Tensor Engine (ML Data Loading)

Key Semantics: When storing tensors, the first parameter is a key prefix, not a full key. Elements are stored with auto-generated keys. When loading, use glob patterns to retrieve all elements.

from synadb import TensorEngine
import numpy as np

engine = TensorEngine("training.db")

# Store training data (prefix generates keys: train/X/0000, train/X/0001, ...)
X_train = np.random.randn(10000, 784).astype(np.float32)
engine.put_tensor("train/X/", X_train)  # Note: prefix ends with /

# Load as tensor (pattern matching with glob)
X = engine.get_tensor("train/X/*", dtype=np.float32, shape=(10000, 784))

# For large tensors, use chunked storage (more efficient)
engine.put_tensor_chunked("train/large/", large_tensor, chunk_size=10000)
X = engine.get_tensor_chunked("train/large/chunk_*")

# Stream in batches for training
for batch in engine.stream("train/X/*", batch_size=32):
    model.train_step(batch)

Model Registry

from synadb import ModelRegistry

registry = ModelRegistry("models.db")

# Save model with metadata (auto-versions, returns ModelVersion)
model_bytes = open("model.pt", "rb").read()
version = registry.save("classifier", model_bytes, {"accuracy": "0.95"})
print(f"Saved v{version.version}, checksum: {version.checksum}")

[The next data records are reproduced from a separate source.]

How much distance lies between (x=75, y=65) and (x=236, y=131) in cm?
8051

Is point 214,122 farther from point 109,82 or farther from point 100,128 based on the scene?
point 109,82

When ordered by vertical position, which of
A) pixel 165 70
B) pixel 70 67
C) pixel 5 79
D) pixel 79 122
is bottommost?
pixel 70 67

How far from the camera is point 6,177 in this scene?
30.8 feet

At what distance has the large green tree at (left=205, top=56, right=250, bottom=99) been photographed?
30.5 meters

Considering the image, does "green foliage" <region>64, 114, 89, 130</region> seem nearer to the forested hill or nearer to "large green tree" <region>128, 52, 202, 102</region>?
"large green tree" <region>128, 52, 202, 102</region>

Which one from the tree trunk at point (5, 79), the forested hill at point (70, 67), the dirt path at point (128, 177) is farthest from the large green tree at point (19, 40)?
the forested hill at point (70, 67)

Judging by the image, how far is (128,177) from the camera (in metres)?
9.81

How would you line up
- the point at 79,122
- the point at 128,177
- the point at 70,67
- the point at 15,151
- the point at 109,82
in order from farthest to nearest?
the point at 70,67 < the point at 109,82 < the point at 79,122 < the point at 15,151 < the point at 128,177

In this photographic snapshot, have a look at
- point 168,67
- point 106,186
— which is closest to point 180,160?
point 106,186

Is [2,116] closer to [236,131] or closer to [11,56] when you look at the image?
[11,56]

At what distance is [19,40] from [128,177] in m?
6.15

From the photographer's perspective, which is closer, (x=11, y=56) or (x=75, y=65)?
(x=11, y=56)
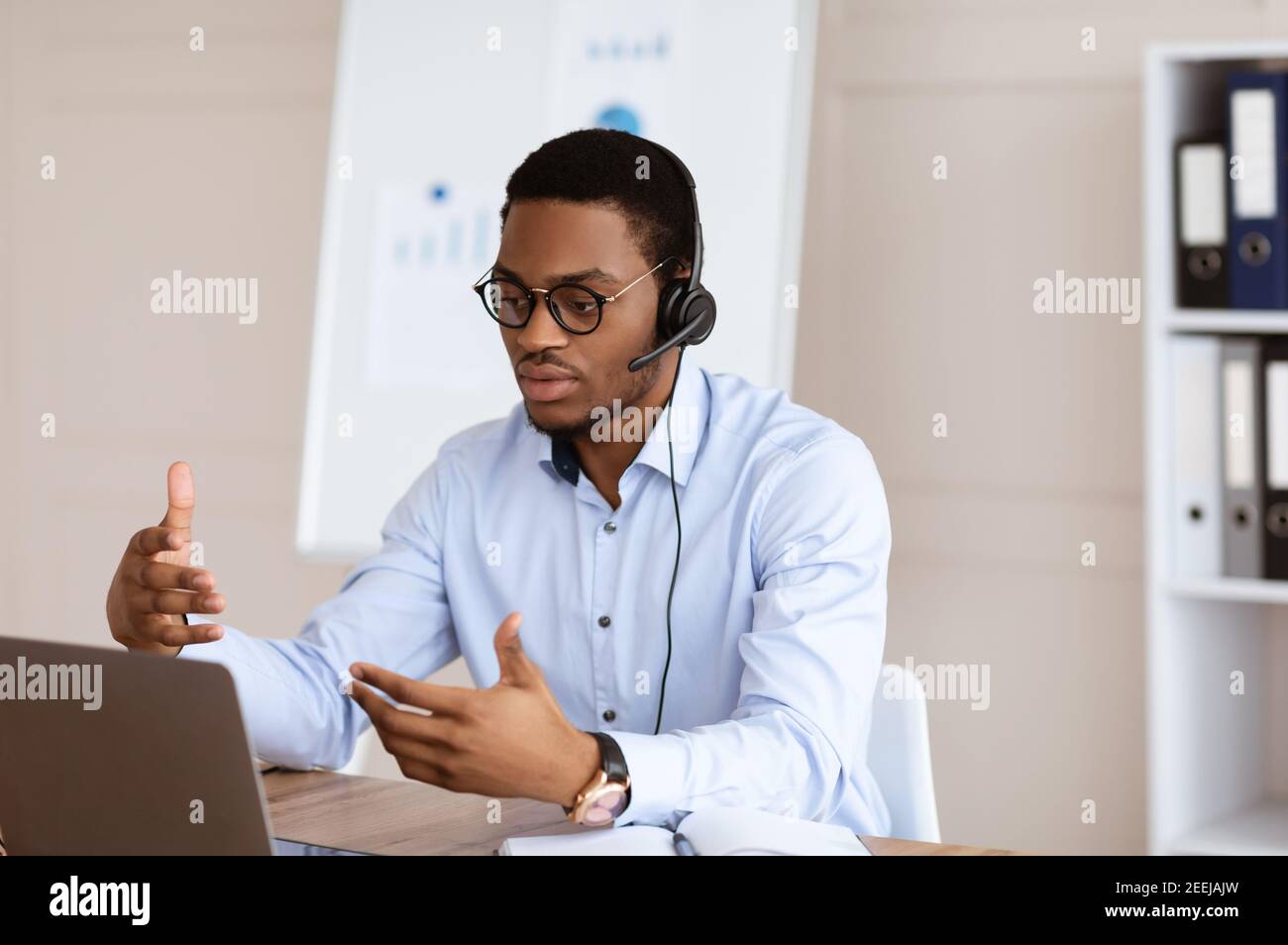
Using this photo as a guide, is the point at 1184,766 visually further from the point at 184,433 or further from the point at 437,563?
the point at 184,433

# Load with automatic checksum verification
model = registry.load("classifier")  # Latest version
model = registry.load("classifier", version=1)  # Specific version

# Promote to production
registry.promote("classifier", version.version, "production")

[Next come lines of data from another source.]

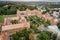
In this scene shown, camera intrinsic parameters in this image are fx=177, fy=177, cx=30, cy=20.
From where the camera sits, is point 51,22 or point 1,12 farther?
point 1,12

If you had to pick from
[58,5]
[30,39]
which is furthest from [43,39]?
[58,5]

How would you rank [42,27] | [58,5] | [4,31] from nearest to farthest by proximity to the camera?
[4,31] → [42,27] → [58,5]

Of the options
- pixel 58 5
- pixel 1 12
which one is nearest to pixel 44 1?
pixel 58 5

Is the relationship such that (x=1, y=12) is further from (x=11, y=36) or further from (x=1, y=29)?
(x=11, y=36)

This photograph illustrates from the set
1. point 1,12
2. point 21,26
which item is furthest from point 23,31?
point 1,12

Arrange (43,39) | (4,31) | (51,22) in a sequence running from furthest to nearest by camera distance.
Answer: (51,22), (4,31), (43,39)

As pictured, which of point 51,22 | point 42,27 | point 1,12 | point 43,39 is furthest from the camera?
point 1,12

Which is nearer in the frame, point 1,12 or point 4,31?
point 4,31

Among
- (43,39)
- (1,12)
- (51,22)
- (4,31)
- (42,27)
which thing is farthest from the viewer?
(1,12)

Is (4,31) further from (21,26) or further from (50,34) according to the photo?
(50,34)
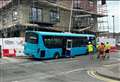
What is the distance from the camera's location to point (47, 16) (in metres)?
42.2

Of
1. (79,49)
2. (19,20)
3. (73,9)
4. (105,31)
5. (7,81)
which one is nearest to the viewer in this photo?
(7,81)

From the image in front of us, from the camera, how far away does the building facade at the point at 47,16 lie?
3916 centimetres

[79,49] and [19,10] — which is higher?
[19,10]

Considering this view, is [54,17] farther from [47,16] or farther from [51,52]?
[51,52]

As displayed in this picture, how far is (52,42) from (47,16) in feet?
39.2

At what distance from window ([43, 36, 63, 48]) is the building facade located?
7.50 m

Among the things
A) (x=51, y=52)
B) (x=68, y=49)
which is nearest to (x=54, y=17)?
(x=68, y=49)

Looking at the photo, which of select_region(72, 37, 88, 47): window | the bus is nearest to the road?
the bus

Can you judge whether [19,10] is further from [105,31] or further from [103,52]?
[105,31]

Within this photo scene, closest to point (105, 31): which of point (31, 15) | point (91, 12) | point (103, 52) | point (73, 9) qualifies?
point (91, 12)

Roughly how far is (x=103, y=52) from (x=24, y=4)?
45.8 ft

# Get production model directly
prod_model = registry.get_production_model("classifier")

Experiment Tracking

from synadb import Experiment

exp = Experiment("mnist", "experiments.db")

# Start a run with context manager
with exp.start_run(tags=["baseline"]) as run:
    # Log hyperparameters
    run.log_params({"learning_rate": 0.001, "batch_size": 32})
    
    # Log metrics during training
    for epoch in range(100):
        loss = 1.0 / (epoch + 1)
        run.log_metric("loss", loss, step=epoch)
    
    # Log artifacts
    run.log_artifact("model.pt", model_bytes)
    # Run automatically ends when context exits

# Query runs
runs = exp.list_runs()
best_run = exp.get_best_run(metric="loss", minimize=True)

Framework Integrations

LangChain Integration

from synadb.integrations.langchain import (
    SynaVectorStore,
    SynaChatMessageHistory,
    SynaDocumentLoader
)
from langchain_openai import OpenAIEmbeddings

# Vector store for RAG
vectorstore = SynaVectorStore.from_documents(
    documents,
    embedding=OpenAIEmbeddings(),
    path="langchain.db"
)
retriever = vectorstore.as_retriever(search_kwargs={"k": 4})

# Chat history persistence
history = SynaChatMessageHistory(path="chat.db", session_id="user_123")
history.add_user_message("Hello!")
history.add_ai_message("Hi there!")

# Load documents from SynaDB
loader = SynaDocumentLoader(path="docs.db", pattern="documents/*")
docs = loader.load()

LlamaIndex Integration

from synadb.integrations.llamaindex import SynaVectorStore, SynaChatStore
from llama_index.core import VectorStoreIndex, StorageContext

# Vector store
vector_store = SynaVectorStore(path="index.db", dimensions=1536)
storage_context = StorageContext.from_defaults(vector_store=vector_store)
index = VectorStoreIndex.from_documents(documents, storage_context=storage_context)

# Chat store for conversation memory
chat_store = SynaChatStore(path="chats.db")
chat_store.set_messages("session_1", messages)

Haystack Integration

from synadb.integrations.haystack import SynaDocumentStore

document_store = SynaDocumentStore(path="haystack.db", embedding_dim=768)
document_store.write_documents(documents)

# Query with embeddings
results = document_store.query_by_embedding(query_embedding, top_k=10)

MLflow Integration

from synadb.integrations.mlflow import SynaTrackingStore
import mlflow

# Use SynaDB as MLflow tracking backend
mlflow.set_tracking_uri("synadb:///experiments.db")

with mlflow.start_run():
    mlflow.log_param("lr", 0.001)
    mlflow.log_metric("accuracy", 0.95)
    mlflow.log_artifact("model.pt")

Deep Learning Integrations

PyTorch Integration

from synadb.torch import SynaDataset, SynaDataLoader

# Create PyTorch Dataset backed by SynaDB
dataset = SynaDataset(
    path="mnist.db",
    pattern="train/*",
    transform=None  # Optional: add torchvision transforms
)

# Use with standard DataLoader
loader = SynaDataLoader(
    dataset,
    batch_size=32,
    shuffle=True,
    num_workers=4,
    prefetch_factor=2
)

# Training loop
for batch in loader:
    # batch is a torch.Tensor
    pass

Distributed Training Support:

from synadb.torch import SynaDataset, create_distributed_loader

dataset = SynaDataset("data.db", pattern="train/*")
loader, sampler = create_distributed_loader(dataset, batch_size=32, num_workers=4)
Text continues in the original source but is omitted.